Sandgate – Health Of The Town

This news item was published in the South Eastern Gazette – 10th October 1854 –  at the time of the outbreak of Cholera in London 1854.

On Friday last, 6th October, a numerous and respectable meeting of inhabitants took place at Milton Hall to receive a report and testimony of the Medical Offers previous to their leaving the district.

W. Welbourne Esq, a visitor was called to the chair. In the course of a very able address, he took occasion to remark that for some years he and his family had been in the habit of visiting Sandgate as they had done at the present season and intended still to do so for a more delightful and charming spot he thought could not be found; the walks and drives were unsurpassed. With regard to the late sickness he had no fear himself, neither would he be persuaded to run to to other places where probably, although not so generally known, the epidemic might rage as bad or even worse that it had done here.

Dr. Bond, the Medical Officer, sent down from the Board of Health stated that he was now about to take his departure….  He pronounced the town to be in a perfectly healthy state more so than before the epidemic broke out. Several questions were put to the Doctor from the meeting, the answers to which were most satisfactory.

The Chairman remarked that as a stranger and knowing nothing of the local management of the town, the only factor he could see was the inadequate supply of water.
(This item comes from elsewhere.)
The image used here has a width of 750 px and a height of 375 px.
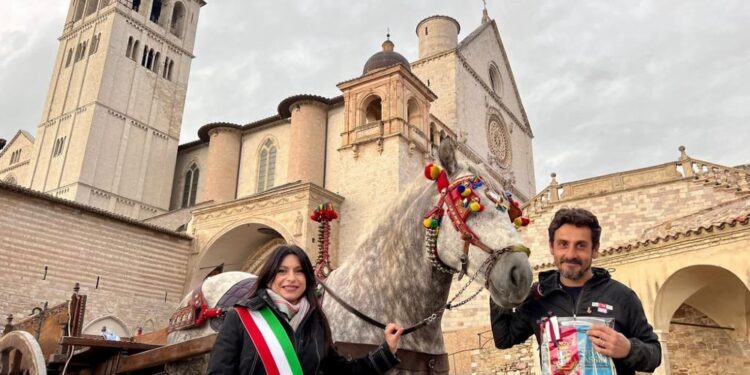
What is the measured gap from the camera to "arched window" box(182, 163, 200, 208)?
31734 mm

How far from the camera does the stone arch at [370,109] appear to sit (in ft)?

A vote of thanks was passed to the extra Medical Officers for their exertions; also to the resident medical gentlemen for their persevering and praiseworthy exertions.


On 31 August 1854, after several other outbreaks had occurred elsewhere in the city of London, a major outbreak of cholera struck Soho. John Snow, the physician who eventually linked the outbreak to contaminated water, later called it “the most terrible outbreak of cholera which ever occurred in this kingdom.” Over the next three days, 127 people on or near Broad Street died. In the next week, three quarters of the residents had fled the area. By 10 September, 500 people had died and the mortality rate was 12.8 percent in some parts of the city. By the end of the outbreak, 616 people had died in London.